Il y a une tentation pour le populisme, dirait le sociologue tunisien Hamadi Redissi, dans un excellent travail sur le cas tunisien. Le populisme dispense de comprendre et donne à tout un chacun le droit de juger. Il n’y a qu’à faire. L’enfer c’est les autres. C’est à cause des gros bonnets, les biens placés… Tous les mêmes. Avec une touche locale, on dirait, dans le proverbe arabe : il n’y a pas d’hérisson lisse. La tendance dans le monde est au populisme, et notre monde, que je n’arrive pas à définir, appelé le monde arabe, qui subit les grands mouvements du monde par un léger différé, n’y échappera point. Peut-être que nous sommes dans un avant-goût qui fera tâche d’huile. Ce qu’on appelle par un terme savant : le proto-populisme. Tout commence par ce que Ernesto Laclau, la référence en le domaine, appelle «le moment populiste», un ordre fait de convictions ou d’hégémonie s’écroule, et on cherche à le remplacer par un nouvel ordre «hégémonique». C’est cet interrègne qui constitue le moment populiste. Le populisme existe, non pas parce qu’il y a une offre, mais une demande. Les sociétés sujettes au doute et à la peur, font des représentations simples et simplistes. Sur l’explication de leur décrépitude, d’abord. Puis elles appellent à l’homme providentiel. Et l’homme providentiel est celui auquel on ne pense pas. Un outsider qui n’a jamais fait de politique. Pas de positions préalables qui fâchent. Pas d’appartenance à une famille politique. Pas de référentiel idéologique. Pas d’engagement. Pas de consécration populaire. Il émerge de nulle part. Et, comme dirait le proverbe amazigh, celui qui est emporté par les torrents de la rivière, s’accroche même aux épines qui l’échancrent. Les sociétés jettent leur dévolu sur le premier venu, qu’ils rencontrent dans leurs tourments. Ils lui donnent l’onction.

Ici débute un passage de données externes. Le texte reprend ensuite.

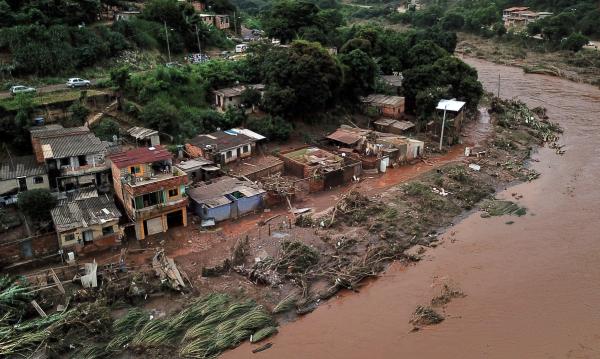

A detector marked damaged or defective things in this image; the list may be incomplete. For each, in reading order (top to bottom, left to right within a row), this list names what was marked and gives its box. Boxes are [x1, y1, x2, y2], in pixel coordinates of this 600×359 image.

damaged house [29, 126, 111, 194]
damaged house [50, 191, 123, 256]
damaged house [108, 145, 188, 240]
damaged house [185, 131, 255, 166]
damaged house [186, 176, 264, 226]
damaged house [280, 146, 360, 193]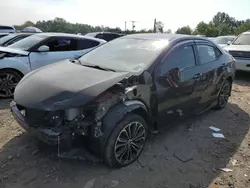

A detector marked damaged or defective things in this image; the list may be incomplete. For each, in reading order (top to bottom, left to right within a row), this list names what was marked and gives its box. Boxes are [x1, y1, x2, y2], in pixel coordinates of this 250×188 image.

crumpled hood [14, 59, 130, 110]
front end damage [10, 74, 150, 158]
damaged black car [10, 33, 235, 167]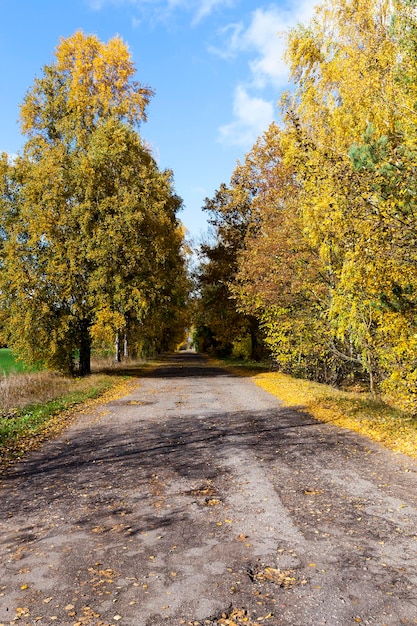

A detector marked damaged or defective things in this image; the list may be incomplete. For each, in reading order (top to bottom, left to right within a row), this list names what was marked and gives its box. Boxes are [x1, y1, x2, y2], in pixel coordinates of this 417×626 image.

cracked asphalt road [0, 354, 416, 620]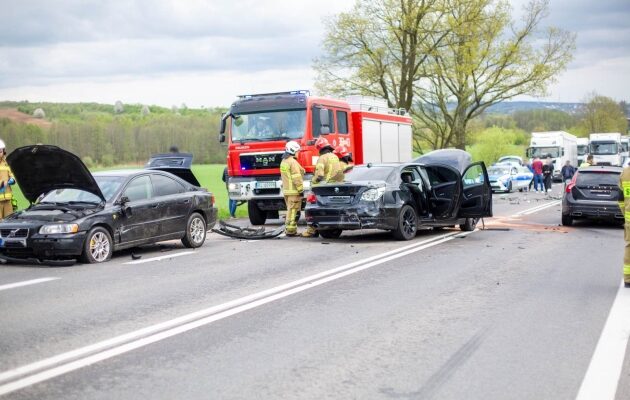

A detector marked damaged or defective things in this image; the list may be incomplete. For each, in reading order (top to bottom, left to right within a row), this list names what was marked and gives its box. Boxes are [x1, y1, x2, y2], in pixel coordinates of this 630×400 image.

damaged black sedan [0, 145, 217, 264]
damaged black car [0, 145, 218, 264]
damaged black sedan [304, 148, 494, 239]
damaged black car [304, 148, 494, 239]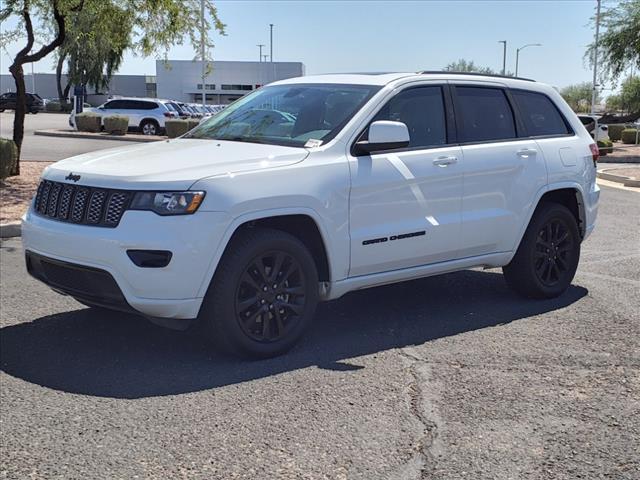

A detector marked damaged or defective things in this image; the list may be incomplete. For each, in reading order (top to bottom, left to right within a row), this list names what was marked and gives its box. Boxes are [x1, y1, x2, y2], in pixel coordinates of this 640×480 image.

cracked asphalt [0, 185, 636, 480]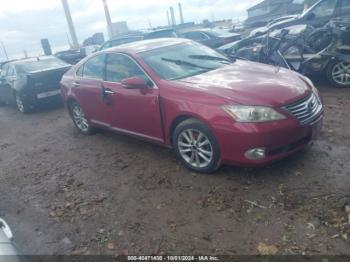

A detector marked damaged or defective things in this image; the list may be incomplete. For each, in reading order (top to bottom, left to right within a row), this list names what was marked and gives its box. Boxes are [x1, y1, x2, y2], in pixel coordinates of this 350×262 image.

damaged car in background [0, 56, 71, 112]
damaged car in background [220, 18, 348, 88]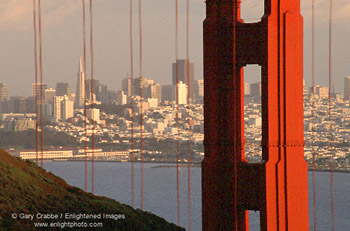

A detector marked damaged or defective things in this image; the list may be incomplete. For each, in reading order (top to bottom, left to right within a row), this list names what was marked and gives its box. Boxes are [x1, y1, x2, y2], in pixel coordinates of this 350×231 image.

rusty orange paint [202, 0, 308, 230]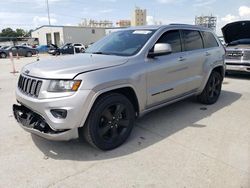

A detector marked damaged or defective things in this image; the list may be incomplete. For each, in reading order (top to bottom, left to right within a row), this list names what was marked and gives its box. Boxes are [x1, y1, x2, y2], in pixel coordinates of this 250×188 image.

damaged front bumper [12, 104, 78, 141]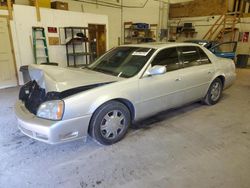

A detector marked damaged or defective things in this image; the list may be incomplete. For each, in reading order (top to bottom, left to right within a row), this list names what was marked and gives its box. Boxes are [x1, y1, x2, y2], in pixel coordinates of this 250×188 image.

exposed headlight housing [37, 100, 65, 120]
damaged front bumper [14, 100, 91, 145]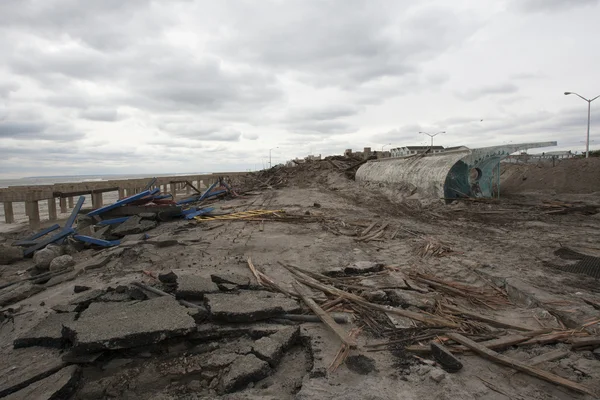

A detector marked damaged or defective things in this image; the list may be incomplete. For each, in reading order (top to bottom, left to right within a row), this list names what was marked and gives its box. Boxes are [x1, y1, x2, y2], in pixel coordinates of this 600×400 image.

broken asphalt slab [176, 276, 220, 300]
broken asphalt slab [13, 314, 76, 348]
broken asphalt slab [62, 294, 196, 354]
broken asphalt slab [205, 290, 300, 324]
broken asphalt slab [0, 346, 64, 396]
broken asphalt slab [2, 366, 81, 400]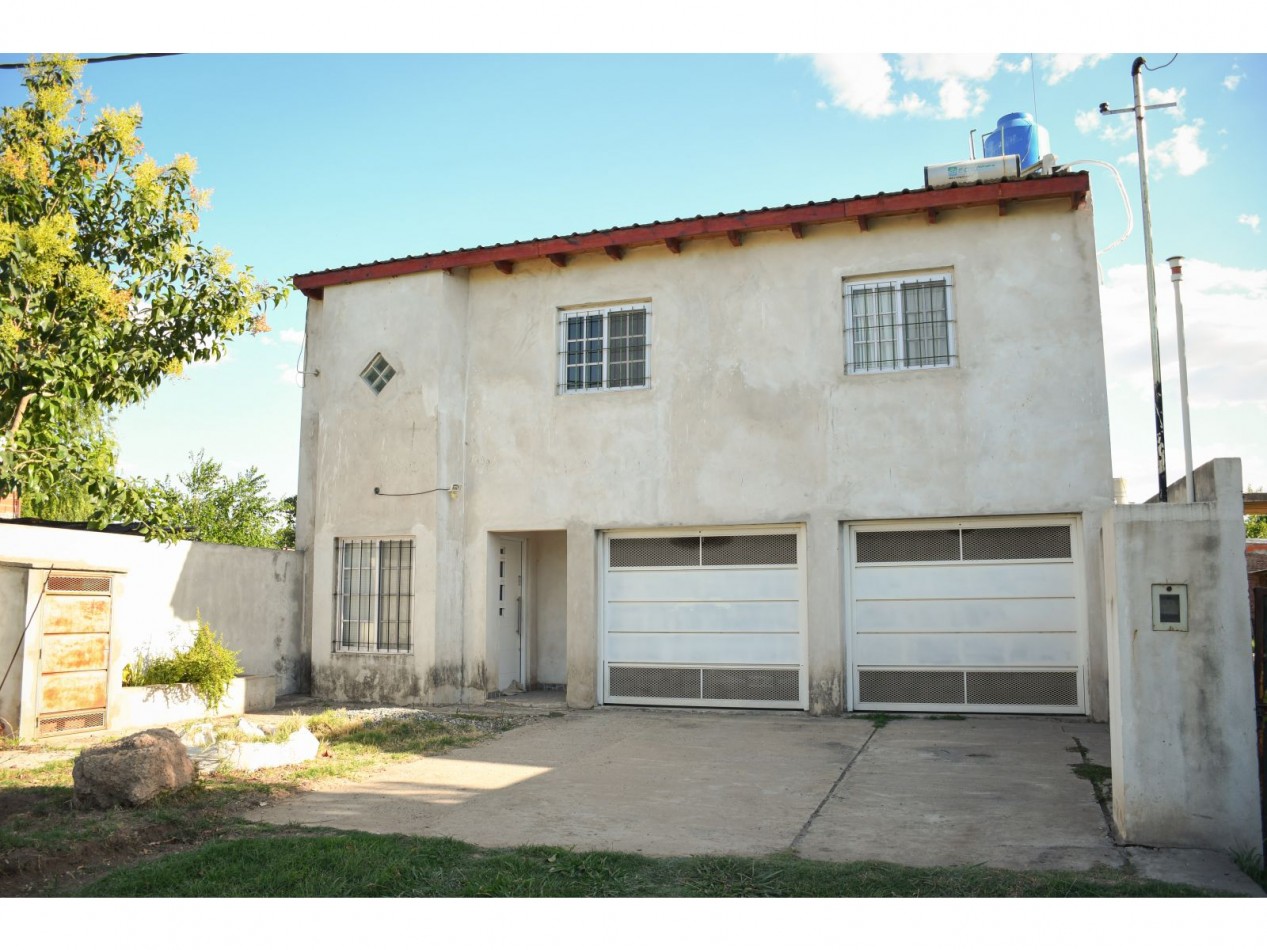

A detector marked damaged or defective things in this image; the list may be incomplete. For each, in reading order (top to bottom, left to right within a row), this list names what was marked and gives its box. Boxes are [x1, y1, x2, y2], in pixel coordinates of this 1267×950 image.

rusty metal gate [36, 572, 114, 734]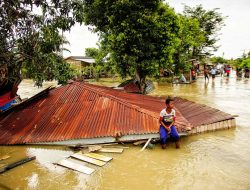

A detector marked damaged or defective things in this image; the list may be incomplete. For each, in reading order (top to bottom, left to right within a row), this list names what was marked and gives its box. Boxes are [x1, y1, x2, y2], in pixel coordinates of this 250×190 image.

rust stains on metal [0, 81, 234, 144]
rusty corrugated metal roof [0, 82, 234, 145]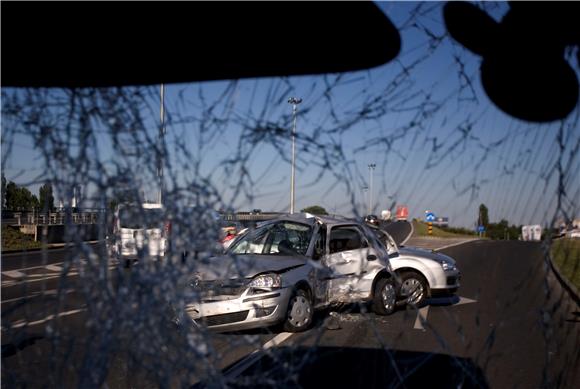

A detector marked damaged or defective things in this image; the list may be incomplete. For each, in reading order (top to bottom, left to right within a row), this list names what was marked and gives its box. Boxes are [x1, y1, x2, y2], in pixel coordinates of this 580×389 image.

damaged silver car [177, 214, 398, 332]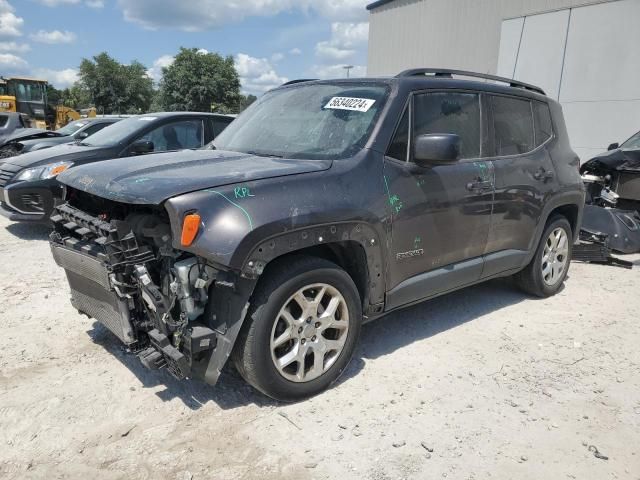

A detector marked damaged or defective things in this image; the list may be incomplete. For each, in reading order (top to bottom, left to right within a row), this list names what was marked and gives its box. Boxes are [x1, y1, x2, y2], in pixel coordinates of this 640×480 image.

crumpled front end [49, 189, 255, 384]
damaged gray suv [50, 70, 584, 402]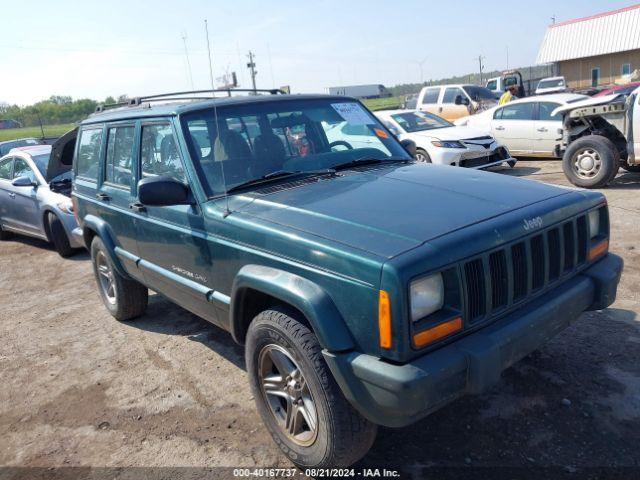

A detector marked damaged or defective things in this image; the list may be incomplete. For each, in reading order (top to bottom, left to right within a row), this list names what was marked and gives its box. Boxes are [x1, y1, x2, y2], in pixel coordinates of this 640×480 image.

damaged vehicle [0, 127, 82, 255]
damaged vehicle [556, 87, 640, 188]
damaged vehicle [65, 91, 620, 468]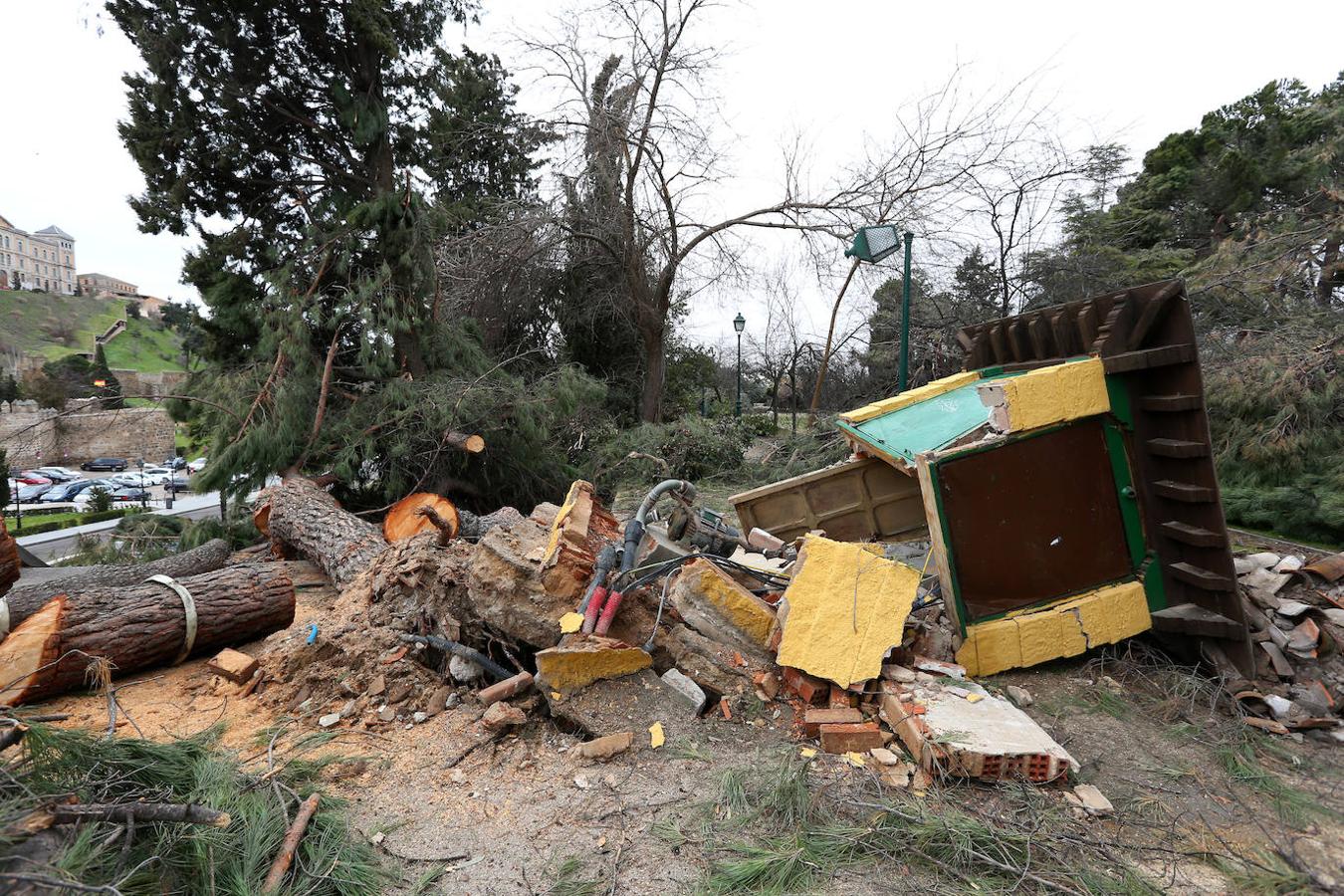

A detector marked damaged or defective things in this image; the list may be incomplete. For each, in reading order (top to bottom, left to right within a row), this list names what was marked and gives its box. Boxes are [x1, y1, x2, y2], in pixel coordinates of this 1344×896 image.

broken brick [804, 709, 868, 737]
broken brick [816, 717, 888, 753]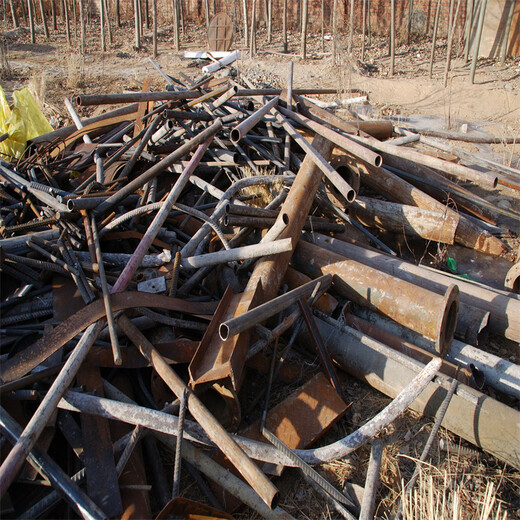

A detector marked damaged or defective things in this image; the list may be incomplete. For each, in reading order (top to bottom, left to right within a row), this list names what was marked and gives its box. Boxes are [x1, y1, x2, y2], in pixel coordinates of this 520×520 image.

rusty steel pipe [231, 96, 280, 143]
rusty steel pipe [292, 241, 460, 358]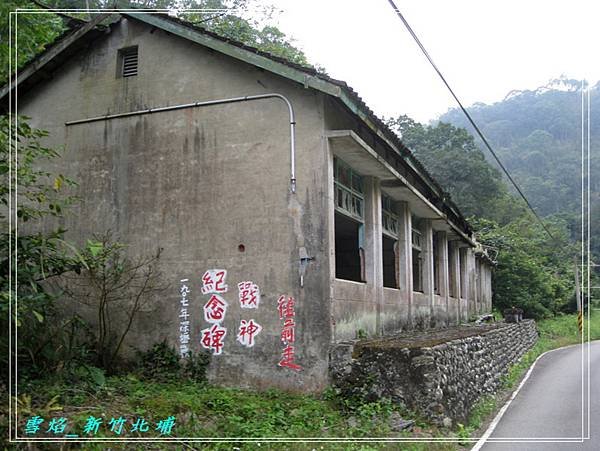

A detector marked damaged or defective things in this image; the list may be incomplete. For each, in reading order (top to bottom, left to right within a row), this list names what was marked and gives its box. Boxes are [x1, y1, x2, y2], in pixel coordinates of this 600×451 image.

rusty drainpipe [64, 93, 296, 194]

L’outsider devient le messie et pense qu’il a l’incarnation, à défaut du saint esprit, celle du Peuple. Il faut y croire.
Le populisme, dit-on, est la maladie du siècle, et le monde arabe n’y échappera pas. Le phénomène est encore diffus, comme la nuée, hormis peut-être le cas tunisien, mais par un effet de condensation des nuages (faits de problèmes économiques et sociaux), il se transformera en pluie, ou plutôt en orage.
Que faire ? Laisser passer l’orage ? Oui, pour ceux qui tiennent le gouvernail. Mais quand on a le luxe de brasser les idées, il faut se donner la peine de comprendre le phénomène et ne pas céder à la tentation. Elle est corrosive et négative. Et même des têtes bien faites chez nous succombent à la tentation.
Qui se rappelle du pauvre Rayan, cet enfant qui a péri dans un puits ? Il faudrait être un monstre pour ne pas avoir d’élan affectif, pour le pauvre garçon et sa famille. Eh bien certains, des aiguilleurs de l’opinion à défaut d’en faire, ont brodé sur une tragique histoire, pour distinguer ceux qui sont dans le vrai, et ceux qu’ils ont déclaré «ennemis du peuple».
La cherté de la vie ? La sécheresse ? Haro sur le baudet. Je veux bien que la cause soit une personne, que la solution soit d’immoler cette personne, mais la chose est plus complexe.
Dans un moment populiste, c’est-à-dire un contexte fait de doute et de peur, il est compréhensible, que les couches défavorisées cèdent à la tentation populiste. Ce qui est intolérable, c’est que les têtes bien faites en fassent un levier, oubliant que «le moment populiste» a l’effet de manivelle.
Un homme avisé en vaut… un citoyen. C’est-à-dire un acteur et non sujet.